En favorisant l’incarnation et l’assomption de l’altérité et de l’absence constitutives du sujet, la figure de l’hermaphrodite permet le passage de l’icône au portrait, libérant le corps de la fétichisation qui le transforme invariablement en « lambeaux de chair vive [34] ». Alors que l’icône manifeste une présence, mais ne montre toujours qu’une face, le portrait, lui, représente un visage appartenant à un corps, fût-il absent, et permet le passage de fragments, de lambeaux de chair au corps entier, et même plus qu’entier, puisqu’il s’agit d’un corps à deux sexes. Et si l’iconographie religieuse revient dans les derniers livres, elle s’accompagne d’images liées à l’enfance, elle-même souvent évoquée dans les poèmes, ce qui suppose que les images religieuses figurent désormais à titre de représentations.

Il semble donc que la prise en charge du regard et l’approche de la mort aient conduit le poète non pas à une paix — ce serait nier la violence qui demeure au fondement d’une poésie déchirée jusqu’à la fin entre « [l]a police ou la prêtrise [35] », « [l]a pureté ou la violence [36] » —, mais à quelque chose comme un équilibre entre les forces et les époques de la vie. Des titres comme « La nuit du pardon » et « Le respect de soi » (La castration d’Elvis) semblent témoigner d’une meilleure intégration du passé, et en particulier de l’enfance. Le ton se fait moins cinglant, presque serein par endroits, la forme plus sobre. Le poète, qui prévoyait ne jamais guérir d’être son corps [37], va jusqu’à écrire :

En somme,

je crois guérir d’être mon corps,

j’aime jeter ce que je n’ai plus [38].

Est-ce là le dit d’un sujet affranchi du cadre de la représentation, libéré de la dépendance l’ayant poussé à s’y conformer ? L’évolution de l’oeuvre et le glissement de l’autoportrait vers le portrait semblent jouer en faveur de cette hypothèse.

Si, au cours des premières années, ses préfaciers ont investi l’écrivain d’une légitimité poétique, dès lors qu’il assume le regard du portrait, il assure sa pré-figuration.

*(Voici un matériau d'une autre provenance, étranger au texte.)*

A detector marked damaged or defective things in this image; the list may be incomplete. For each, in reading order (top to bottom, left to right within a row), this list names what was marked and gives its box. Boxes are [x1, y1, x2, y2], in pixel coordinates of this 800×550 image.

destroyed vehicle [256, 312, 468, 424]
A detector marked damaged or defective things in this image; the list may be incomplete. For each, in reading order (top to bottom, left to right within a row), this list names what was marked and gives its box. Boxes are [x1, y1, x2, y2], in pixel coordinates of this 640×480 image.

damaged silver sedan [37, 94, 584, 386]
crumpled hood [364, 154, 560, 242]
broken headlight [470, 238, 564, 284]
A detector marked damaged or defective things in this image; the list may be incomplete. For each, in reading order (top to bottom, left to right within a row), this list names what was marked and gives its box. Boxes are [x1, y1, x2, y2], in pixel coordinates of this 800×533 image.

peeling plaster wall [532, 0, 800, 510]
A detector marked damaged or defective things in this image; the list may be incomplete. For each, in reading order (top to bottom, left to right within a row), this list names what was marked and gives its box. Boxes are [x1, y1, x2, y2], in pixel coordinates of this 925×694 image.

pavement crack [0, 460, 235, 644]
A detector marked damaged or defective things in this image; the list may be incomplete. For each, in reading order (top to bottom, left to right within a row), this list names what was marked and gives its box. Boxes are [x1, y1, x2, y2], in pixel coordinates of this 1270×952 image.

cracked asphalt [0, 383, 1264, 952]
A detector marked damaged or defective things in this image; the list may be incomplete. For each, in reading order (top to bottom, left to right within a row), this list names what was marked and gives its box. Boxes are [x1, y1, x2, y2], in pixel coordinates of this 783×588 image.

Il n’a plus besoin du regard de l’autre pour relier le Christ et le prince mohawk, le séminariste et le guérilléro, le fils de famille et le bum. Désormais, il n’y a plus de délégation du sens. Le sens, l’origine et la fin ne sont confiés ni à une quelconque autorité, ni à un être complémentaire, ni à un ancêtre. Ce n’est ni en aval ni en amont du poème, mais dans le corps creux du présent de l’énonciation, centre de la croix, point de croisement des regards, du réel et du mythe, que se trouve l’issue, que se dénoue l’impasse. Le sens n’est pas moins complexe, moins ambigu, moins fuyant, son risque n’est pas moins grand, mais il repose tout entier dans l’acte de poésie, librement assumé par le sujet.